> **TEXT PASSAGE**:
┄┄┄┄┄┄

Fr George Richardson, Parish Priest of St Margaret Mary’s, New Moston, took him into the presbytery there and Fr Corbett was nursed back to health. His sporting prowess flowered again, this time in bowls. Even left-handed he became something of a champion. With health restored he was appointed Parish Priest of Sacred Heart, Gorton. I owe an enormous debt of gratitude to Fr Corbett. I was appointed curate at the Sacred Heart and was there for three years, 1963-66. Straight out of seminary and wet behind the ears I had so much to learn. No-one could have had a better mentor than Fr John Corbett. Practical, down-to-earth, prayerful, with a love of the Church and humour with it he taught me so much. When a letter came from Bishop Thomas Holland I was loathe to leave.

That letter from the bishop appointed me as his secretary at Wardley Hall. It was a move from one priest who had been on the Normandy Beaches on 6th June 1944 to another who had been there too. Thomas Holland, a priest of the Liverpool archdiocese, had taught in the English Colleges in Valladolid and in Lisbon, but in 1943 he volunteered as a naval chaplain.

D-Day saw him as chaplain to a Royal Marine commando unit sailing into Juno Beach along with the Canadian army and navy.

In his Memoirs, ‘For Better and For Worse’, published in 1989 Bishop Holland recalled some of the events on that day. His ship was the Ascanius, fittingly enough registered in Liverpool with a mainly Liverpudlian crew. Bishop Holland recalled how he had a neat but tidy cabin, but then, ‘as we hit the Normandy Beaches, I surrendered my cabin to our first casualty. I’d little choice in fact. Even so, I vividly remember being overwhelmed by the ecstasy of possessing nothing – a totally unmerited Franciscan thrill of joy.’

He recalled the boom of the guns as their ship neared the shore and the splash of the shells all round them from German fire. Arriving on the coast, he moved from ship to ship and between Juno and Sword and Gold Beaches. There were many casualties from high fragmentation shells and he had a lot to do. One vessel he boarded was a Landing Craft Guns. A shell had pierced the ratings’ messroom. ‘The only living creature to emerge unscathed was the ship’s dog.’ That night he had a tent ashore. ‘I remember bedding down … too tired to bother about whether I’d be there in the morning.’

As the days passed, he spent many a night on the last ship he visited. He was the only Catholic chaplain in the area and consequently his services were much in demand. He would celebrate Mass each day for whatever crew members were able to attend and he encouraged the men to avail themselves of confession. Very many did. On one ship he baptised more than two dozen Congolese sailors, giving them minimum instruction in the faith, christening them all with the name Peter and giving them a certificate to show to the priest in the Congo when they got home, ‘if ever they did’.

┄┄┄┄┄┄

> **TASKS TO PERFORM**:
A) List every Normandy beach the memoir passage names.
B) Reproduce the memoir passage word for word, everything from "That letter from" down to "a naval chaplain.".

> **GIVEN MATERIAL**:

┄┄┄┄┄┄

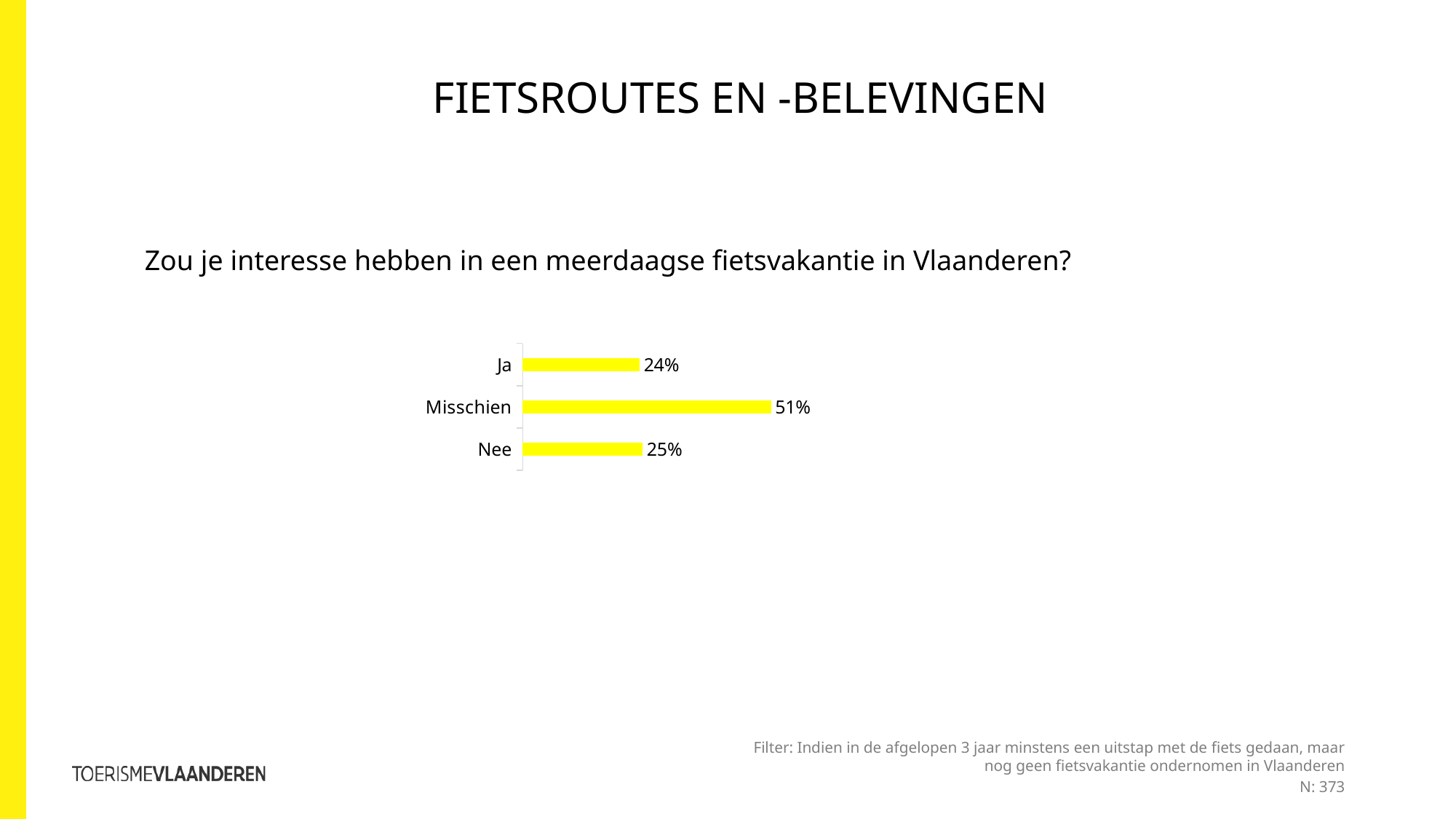
What question does the chart answer, as written above it? Zou je interesse hebben in een meerdaagse fietsvakantie in Vlaanderen? What is the value for "Misschien"? 51% How many categories are shown in the chart? 3 Which category has the highest value? Misschien What is the value for "Ja"? 24% Which is larger, the value for "Misschien" or the value for "Nee"? Misschien What is the value for "Nee"? 25% Which category has the lowest value? Ja What is the difference between the values for "Nee" and "Ja"? 1% What is the difference between the values for "Misschien" and "Ja"? 27% What kind of chart is shown on the slide? Bar chart What colour are the bars in the chart? Yellow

┄┄┄┄┄┄

> **SOLUTIONS FOR EACH TASK**:
A) Juno, Sword, Gold

B)
That letter from the bishop appointed me as his secretary at Wardley Hall. It was a move from one priest who had been on the Normandy Beaches on 6th June 1944 to another who had been there too. Thomas Holland, a priest of the Liverpool archdiocese, had taught in the English Colleges in Valladolid and in Lisbon, but in 1943 he volunteered as a naval chaplain.